Walking home from that final brunch, I was elated and a bit melancholy. I dashed off some DC recommendations to my group and was pinged back with photos from one of the Emerging Leaders enjoying my favorite space, the Ando Gallery, at the Art Institute of Chicago. Remotely I watched with pride as the Emerging Leaders crossed the stage at the US Department of State, where I interned over a decade ago, and graduated from the TechWomen program. And a few days later, I received confirmation that one of my Emerging Leaders had safely arrived back home to her family. She thanked me warmly for the professional connections I made in Chicago and I reassured her I’d keep the dialogue going as long as she’d like. After all, TechWomen isn’t just a five-week program; it’s a community that supports one another indefinitely.
Amy Graff is a Chicago-based Group Strategy Director and Senior Principal Solution Architect at Accenture Song. She is passionate about working at the intersection of creativity, customer insight, and technology to create seamless, inclusive experiences that captivate audiences and create value.

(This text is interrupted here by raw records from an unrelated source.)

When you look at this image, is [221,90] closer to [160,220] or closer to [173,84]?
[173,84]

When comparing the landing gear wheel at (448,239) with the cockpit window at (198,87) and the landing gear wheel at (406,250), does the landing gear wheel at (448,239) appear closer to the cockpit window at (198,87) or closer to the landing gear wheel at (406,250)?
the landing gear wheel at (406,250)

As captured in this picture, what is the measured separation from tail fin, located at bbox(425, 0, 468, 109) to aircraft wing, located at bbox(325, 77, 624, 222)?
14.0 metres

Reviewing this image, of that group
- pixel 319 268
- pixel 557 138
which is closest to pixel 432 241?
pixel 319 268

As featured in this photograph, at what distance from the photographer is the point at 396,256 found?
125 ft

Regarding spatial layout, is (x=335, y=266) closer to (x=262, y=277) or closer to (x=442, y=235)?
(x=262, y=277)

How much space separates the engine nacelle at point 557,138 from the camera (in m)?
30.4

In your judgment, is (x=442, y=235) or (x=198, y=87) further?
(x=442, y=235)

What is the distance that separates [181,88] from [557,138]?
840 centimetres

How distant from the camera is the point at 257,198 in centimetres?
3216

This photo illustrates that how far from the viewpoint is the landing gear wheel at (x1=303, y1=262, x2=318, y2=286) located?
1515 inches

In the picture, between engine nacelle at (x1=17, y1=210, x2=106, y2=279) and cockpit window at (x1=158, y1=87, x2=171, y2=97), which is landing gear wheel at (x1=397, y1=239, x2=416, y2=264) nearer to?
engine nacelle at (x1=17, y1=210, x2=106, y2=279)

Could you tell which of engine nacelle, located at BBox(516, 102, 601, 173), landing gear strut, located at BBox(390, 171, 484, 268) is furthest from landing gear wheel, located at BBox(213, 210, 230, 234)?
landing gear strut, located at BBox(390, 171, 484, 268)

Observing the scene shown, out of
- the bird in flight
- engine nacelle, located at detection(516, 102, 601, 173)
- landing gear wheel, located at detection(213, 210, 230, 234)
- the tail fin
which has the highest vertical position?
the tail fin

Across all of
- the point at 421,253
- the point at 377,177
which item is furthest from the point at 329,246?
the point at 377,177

An agency alum and ex-brand manager, Amy has led global, cross-functional teams in marketing strategy, customer research, omnichannel campaign concepting through execution, and large-scale martech transformations in North America and Greater China. She is a certified Design Thinking practitioner and trained professional coach. She mentors women in STEM through the U.S. Department of State’s TechWomen initiative and advises nonprofits globally via Tech2Empower.
She holds dual degrees from The Ohio State University, a certificate in Disruptive Innovation from Harvard Business School Online, a Marketing Week Mini MBA, and an MBA from Boston University’s Questrom School of Business.